Numa outra perspectiva, o controle de qualidade seria exercido pelo Conselho Nacional da Magistratura, presidido pelo Presidente do Supremo Tribunal e integrado por ministros dos Tribunais Superiores, por desembargadores dos Tribunais de Justiça, por representantes dos Regionais Federais e do Trabalho – um de cada – por juízes de 1º grau e por dois advogados indicados em lista tríplice pelo Conselho Federal da OAB e nomeados pelo Presidente do Supremo Tribunal. O Procurador-Geral da República oficiaria, como fiscal da lei, junto ao Conselho. O órgão executivo deste seria o Corregedor-Geral, com poderes de investigação em qualquer órgão do Judiciário, da União ou dos Estados-membros. O Conselho teria, dentre outras competências, a de expedir normas a respeito da remuneração de magistrados e servidores e, no que toca ao Judiciário da União, elaborar e executar o orçamento. O Conselho Nacional da Magistratura teria semelhança com o Centro Judicial do Judiciário federal norte-americano, que se incumbe da administração da Justiça naquele país.

Meus Senhores. Não apresento soluções prontas. Ponho em mesa, para debate, as idéias ora expostas. Tal como proclamou o Ministro Sepúlveda Pertence, no discurso de sua posse nesta cátedra, é preciso repensar a Justiça. Todavia, repito as palavras de S.Exa., “só há um ponto fora da discussão possível para nós: o da independência do Poder Judiciário, da qual emergem, afora a liberdade de julgar, os atributos fundamentais do seu auto-governo, que visam a assegurá-la concretamente e só se podem sujeitar aos limites ditados pelos freios e contrapesos do regime constitucional intocável da separação dos poderes“.

É hora de encerrar este discurso que foi bem mais longo do que esperava.

Agradecemos, o Ministro Marco Aurélio e eu, as belas palavras com que nos honraram e sensibilizaram o eminente Ministro Octavio Gallotti, de estirpe notável, a quem aprendi a admirar no convívio diário, o douto Procurador-Geral da República, Professor Geraldo Brindeiro, constitucionalista de escol, e o ilustre e caríssimo Presidente do Conselho Federal da OAB, Dr.
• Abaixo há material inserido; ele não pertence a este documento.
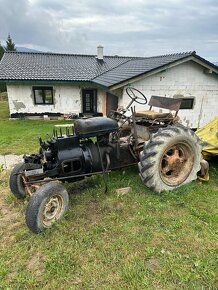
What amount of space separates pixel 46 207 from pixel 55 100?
37.5ft

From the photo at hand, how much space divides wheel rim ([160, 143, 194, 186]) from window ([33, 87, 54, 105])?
10920 mm

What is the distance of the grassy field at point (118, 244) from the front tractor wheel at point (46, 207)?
0.14 metres

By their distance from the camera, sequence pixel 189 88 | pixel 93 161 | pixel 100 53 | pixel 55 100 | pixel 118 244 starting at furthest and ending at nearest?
1. pixel 100 53
2. pixel 55 100
3. pixel 189 88
4. pixel 93 161
5. pixel 118 244

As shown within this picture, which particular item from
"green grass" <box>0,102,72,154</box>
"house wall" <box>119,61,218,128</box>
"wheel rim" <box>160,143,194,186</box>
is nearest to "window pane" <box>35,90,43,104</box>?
"green grass" <box>0,102,72,154</box>

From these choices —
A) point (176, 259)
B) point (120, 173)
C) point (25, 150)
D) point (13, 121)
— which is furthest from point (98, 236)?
point (13, 121)

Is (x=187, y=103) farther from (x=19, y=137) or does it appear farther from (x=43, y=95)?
(x=43, y=95)

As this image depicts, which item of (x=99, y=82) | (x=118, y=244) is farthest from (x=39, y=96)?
(x=118, y=244)

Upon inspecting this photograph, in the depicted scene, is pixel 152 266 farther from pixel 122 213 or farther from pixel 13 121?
pixel 13 121

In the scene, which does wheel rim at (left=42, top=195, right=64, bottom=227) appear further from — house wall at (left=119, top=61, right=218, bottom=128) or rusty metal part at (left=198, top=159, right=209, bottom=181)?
house wall at (left=119, top=61, right=218, bottom=128)

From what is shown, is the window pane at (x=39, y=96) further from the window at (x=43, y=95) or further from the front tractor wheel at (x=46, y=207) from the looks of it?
the front tractor wheel at (x=46, y=207)

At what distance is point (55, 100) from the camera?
13812mm

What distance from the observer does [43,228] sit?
314 centimetres

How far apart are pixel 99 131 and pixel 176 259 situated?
6.86 ft

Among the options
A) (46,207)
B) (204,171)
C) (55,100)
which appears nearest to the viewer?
(46,207)
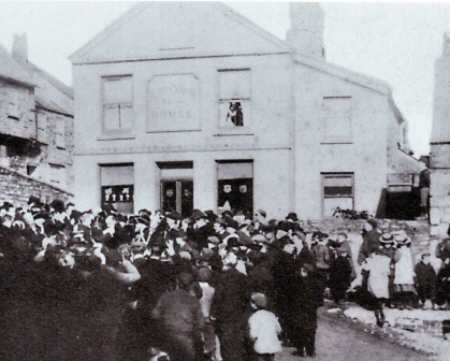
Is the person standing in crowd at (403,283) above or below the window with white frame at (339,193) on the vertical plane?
below

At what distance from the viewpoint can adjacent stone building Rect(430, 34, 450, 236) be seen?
13.0 m

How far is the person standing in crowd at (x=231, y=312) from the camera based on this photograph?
23.7ft

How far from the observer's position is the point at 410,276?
10.9 meters

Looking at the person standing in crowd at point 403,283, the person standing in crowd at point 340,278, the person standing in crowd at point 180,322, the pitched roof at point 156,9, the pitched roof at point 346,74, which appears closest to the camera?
the person standing in crowd at point 180,322

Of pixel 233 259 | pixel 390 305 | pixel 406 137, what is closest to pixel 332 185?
pixel 406 137

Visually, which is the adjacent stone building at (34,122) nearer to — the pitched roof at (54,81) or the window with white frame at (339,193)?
the pitched roof at (54,81)

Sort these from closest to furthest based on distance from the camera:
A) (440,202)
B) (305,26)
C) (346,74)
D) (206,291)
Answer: (206,291)
(440,202)
(346,74)
(305,26)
Reginaldo Oscar de Castro, autêntico representante desses homens altivos, que são os advogados, que dão vida ao direito e que são os juízes dos juízes.

Permitam-me, Senhores, ao fim e ao cabo, evoque eu a memória de meu pai, o Juiz Achilles Teixeira Velloso, cujo exemplo me fez juiz. Que eu fale, agradecido, de sua grande companheira, minha mãe, Maria Olga da Silva Velloso. E que deixe público, também, o meu agradecimento e o meu grande amor à minha mulher, Maria Ângela Penna Velloso, aos meus filhos, aos meus genros e noras, e aos meus netos, meus últimos amores.

E que, num devaneio, eu me transporte ao meu Estado-natal, a minha Minas, a minha Minas libertária, que Tancredo proclamou que o seu segundo nome é a liberdade, onde nasci e me fiz, e em cujas montanhas misteriosas e em cuja gente, que, segundo Guimarães Rosa, “traz mais individualidade que personalidade” e que “acha que o importante é ser, e não parecer, não aceitando cavaleiro por argueiro nem cobrindo os fatos com aparatos”, e que “sabe que agitar-se não é agir“, vou buscar inspiração e ajuda nos momentos de dificuldade.

Reiteramos a nossa profissão de fé no Judiciário brasileiro e a nossa firme determinação de fazer, junto com a comunidade jurídica nacional, com que esse Judiciário seja cada vez mais forte, mais independente, mais respeitado.”